Weed District mill levy pitched to Pachyderms
March 20, 2017
Hill County Weed Control District Supervisor Terry Turner spoke to the Pachyderm Club Friday, making his case for a mill levy that will be on the ballot in the May 25 special election.
Turner said that if the request for new mills is granted, it should be enough to last the weed control district for another 25 to 30 years.
"I can take a dollar of these tax dollars and stretch it about three dollars out," he said.
Turner, who has worked for the Hill County Noxious Weed Control District since 1979, said his department will ask voters for up to 4 mills from the county each year. A pamphlet distributed at the talk said the increase would provide the District with up to an additional $141,760 each year based on current taxable values. If passed, the increase would mean up to an additional $5.40 in property taxes each year for a house with a market value of $100,000 and $10.80 for a house valued at $200,000.

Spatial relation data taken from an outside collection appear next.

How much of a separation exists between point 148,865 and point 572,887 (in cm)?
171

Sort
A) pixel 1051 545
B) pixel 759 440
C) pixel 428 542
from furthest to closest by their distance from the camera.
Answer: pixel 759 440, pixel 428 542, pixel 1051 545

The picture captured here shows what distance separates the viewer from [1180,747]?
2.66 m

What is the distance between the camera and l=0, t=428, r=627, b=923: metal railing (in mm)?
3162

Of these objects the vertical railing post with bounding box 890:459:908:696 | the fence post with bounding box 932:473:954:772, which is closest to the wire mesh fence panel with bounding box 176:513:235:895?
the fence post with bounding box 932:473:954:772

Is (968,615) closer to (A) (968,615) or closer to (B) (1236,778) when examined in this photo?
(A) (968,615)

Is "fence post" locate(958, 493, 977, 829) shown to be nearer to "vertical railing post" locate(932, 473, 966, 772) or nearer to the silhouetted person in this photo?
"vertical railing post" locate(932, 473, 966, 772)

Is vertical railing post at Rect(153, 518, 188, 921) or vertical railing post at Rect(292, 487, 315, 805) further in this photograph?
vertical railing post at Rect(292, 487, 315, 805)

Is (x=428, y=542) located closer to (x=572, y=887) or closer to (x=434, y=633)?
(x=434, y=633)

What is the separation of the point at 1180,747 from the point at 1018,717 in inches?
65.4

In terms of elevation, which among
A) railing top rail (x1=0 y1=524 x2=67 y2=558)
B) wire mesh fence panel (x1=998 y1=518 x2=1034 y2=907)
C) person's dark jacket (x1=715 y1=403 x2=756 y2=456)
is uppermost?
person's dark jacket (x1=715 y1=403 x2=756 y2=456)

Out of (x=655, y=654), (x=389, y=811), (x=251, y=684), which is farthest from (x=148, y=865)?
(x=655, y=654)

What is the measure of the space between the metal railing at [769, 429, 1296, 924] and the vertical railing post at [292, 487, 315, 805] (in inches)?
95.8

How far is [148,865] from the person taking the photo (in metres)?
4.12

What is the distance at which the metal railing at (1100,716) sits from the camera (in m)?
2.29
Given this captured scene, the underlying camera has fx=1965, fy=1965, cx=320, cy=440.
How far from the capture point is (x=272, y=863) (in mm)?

The Hill County Public Cemetery District will also have a mill levy request for up to four mills on the same ballot to care for nine cemeteries within the county.
Both requests were defeated when they appeared on the ballot in November. The Cemetery District mill levy failed 53-47 percent, while the Weed District's mill levy was rejected 56-44 percent.

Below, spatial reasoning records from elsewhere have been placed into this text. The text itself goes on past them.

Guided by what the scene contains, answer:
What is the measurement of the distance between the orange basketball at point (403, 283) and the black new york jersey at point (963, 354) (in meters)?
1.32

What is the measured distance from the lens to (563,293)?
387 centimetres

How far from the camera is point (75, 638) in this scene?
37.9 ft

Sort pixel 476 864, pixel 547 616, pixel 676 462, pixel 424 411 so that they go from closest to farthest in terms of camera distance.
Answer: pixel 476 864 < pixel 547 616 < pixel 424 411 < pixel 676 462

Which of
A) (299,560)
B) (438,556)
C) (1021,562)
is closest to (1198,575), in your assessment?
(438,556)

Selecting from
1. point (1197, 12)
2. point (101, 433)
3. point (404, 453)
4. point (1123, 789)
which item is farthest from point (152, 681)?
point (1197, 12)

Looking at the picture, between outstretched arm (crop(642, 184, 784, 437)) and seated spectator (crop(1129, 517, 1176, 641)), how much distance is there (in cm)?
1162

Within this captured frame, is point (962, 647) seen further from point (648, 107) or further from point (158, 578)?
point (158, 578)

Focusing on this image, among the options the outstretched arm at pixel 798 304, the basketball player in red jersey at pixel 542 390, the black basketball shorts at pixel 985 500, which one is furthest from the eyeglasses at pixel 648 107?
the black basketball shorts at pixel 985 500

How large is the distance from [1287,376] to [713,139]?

Though the district had been able to operate with its current budget until recently, Turner said an increase in noxious weeds at Beaver Creek Park brought on by several heavy flood seasons has stretched his resources thin.
"The floods and stuff have spread the weeds so fast out there we can't keep up with them," Turner said. He added that people report sightings of noxious weeds to him, but he hasn't been able to get rid of all of them due to limited manpower and a small budget.

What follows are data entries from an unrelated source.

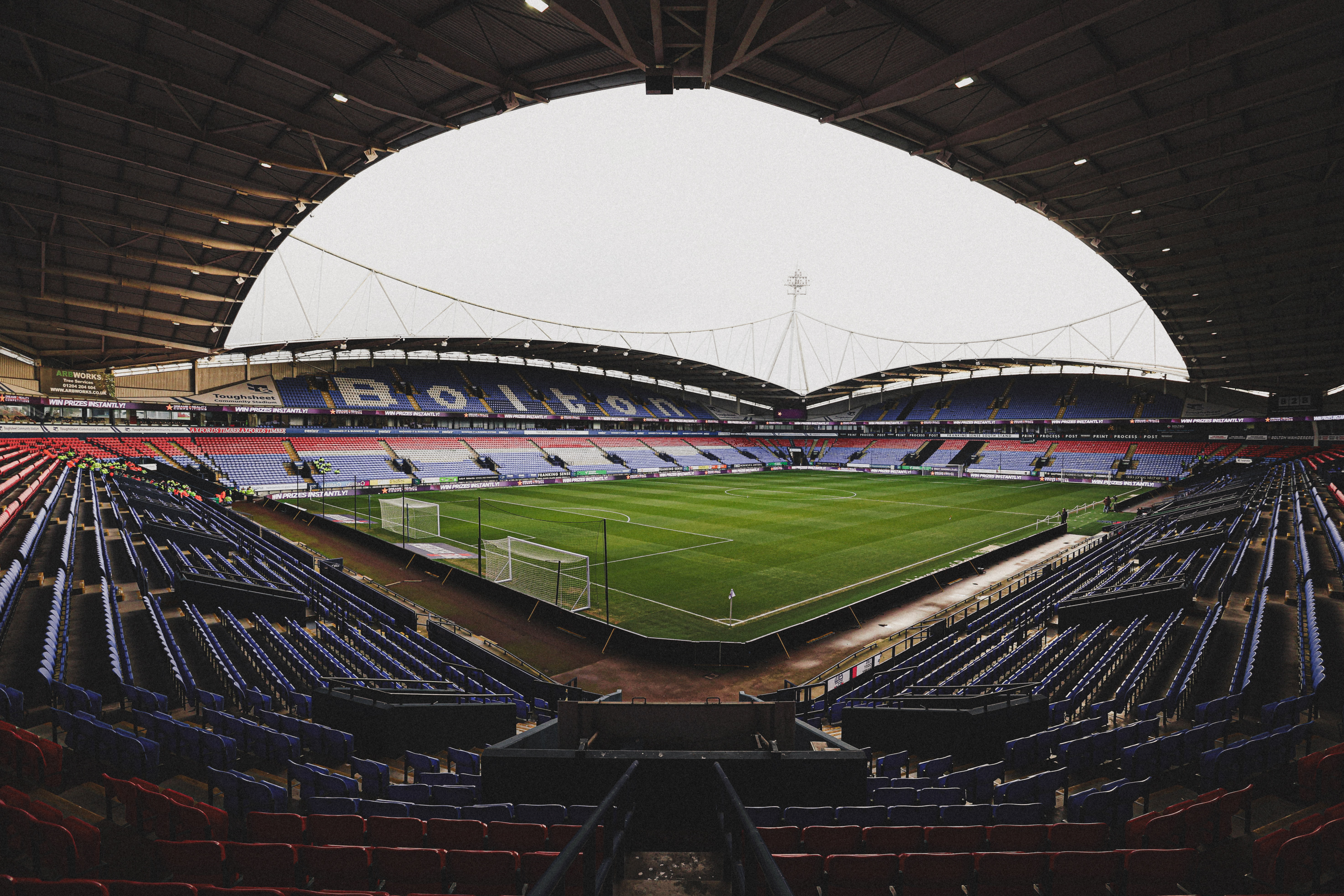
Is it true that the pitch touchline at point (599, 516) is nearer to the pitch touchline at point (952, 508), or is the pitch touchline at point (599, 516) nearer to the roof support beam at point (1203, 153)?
the pitch touchline at point (952, 508)

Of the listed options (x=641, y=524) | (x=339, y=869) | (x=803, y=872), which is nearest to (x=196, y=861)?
(x=339, y=869)

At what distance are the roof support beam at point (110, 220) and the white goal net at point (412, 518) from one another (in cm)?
1167

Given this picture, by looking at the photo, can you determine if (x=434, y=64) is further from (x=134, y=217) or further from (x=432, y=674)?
(x=134, y=217)

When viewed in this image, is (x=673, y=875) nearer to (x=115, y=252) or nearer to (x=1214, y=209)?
(x=1214, y=209)

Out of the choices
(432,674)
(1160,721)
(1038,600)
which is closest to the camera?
(1160,721)

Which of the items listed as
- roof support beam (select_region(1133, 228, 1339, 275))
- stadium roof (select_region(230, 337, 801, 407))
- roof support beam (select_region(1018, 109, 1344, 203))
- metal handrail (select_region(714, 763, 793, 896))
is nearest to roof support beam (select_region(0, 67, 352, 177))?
metal handrail (select_region(714, 763, 793, 896))

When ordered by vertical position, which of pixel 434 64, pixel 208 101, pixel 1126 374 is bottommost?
pixel 434 64

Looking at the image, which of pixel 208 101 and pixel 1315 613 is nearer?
pixel 1315 613

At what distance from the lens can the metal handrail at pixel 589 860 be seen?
78.5 inches

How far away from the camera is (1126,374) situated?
6062 cm

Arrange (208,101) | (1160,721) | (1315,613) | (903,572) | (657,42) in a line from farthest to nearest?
(903,572), (208,101), (1315,613), (657,42), (1160,721)

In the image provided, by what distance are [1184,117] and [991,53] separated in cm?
609

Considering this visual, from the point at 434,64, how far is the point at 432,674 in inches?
459

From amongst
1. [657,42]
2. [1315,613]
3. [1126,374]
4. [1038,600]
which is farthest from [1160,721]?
[1126,374]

Turner said his once-10-member staff is now three or four people and, of the budget, the $25,000 to $30,000 he used to use to purchase herbicides is now about $10,000. Increasing costs such as for fuel and maintenance have cut the percentage he can spend on herbicides. The mosquito district is also impacted, because although they have different budgets, they use the same staff, he said.
If the levy is approved, Turner said, he will use the money to help combat noxious weeds in Beaver Creek Park, update the district's equipment, detect and respond to invasive species and do some bio-control.
Weeds are not as prevalent in north-central Montana as they are in the western part of the state or neighboring Idaho, Turner said, but the key is to wipe them out early.
"Weeds are just like a fire. You want to prevent them, and you want to prevent them from becoming large infestations," he said.
The state's noxious weed list has 33 weeds, and Hill County has just added common burdock to the list Turner said.
If they are allowed to spread, Turner said, the weeds, some of which can grow up to 13 feet tall, can clog waterways and irrigation systems, siphon off nutrients from native plants and affect Montana's agriculture.
"I think I can make it work, if you can help me out," Turner said.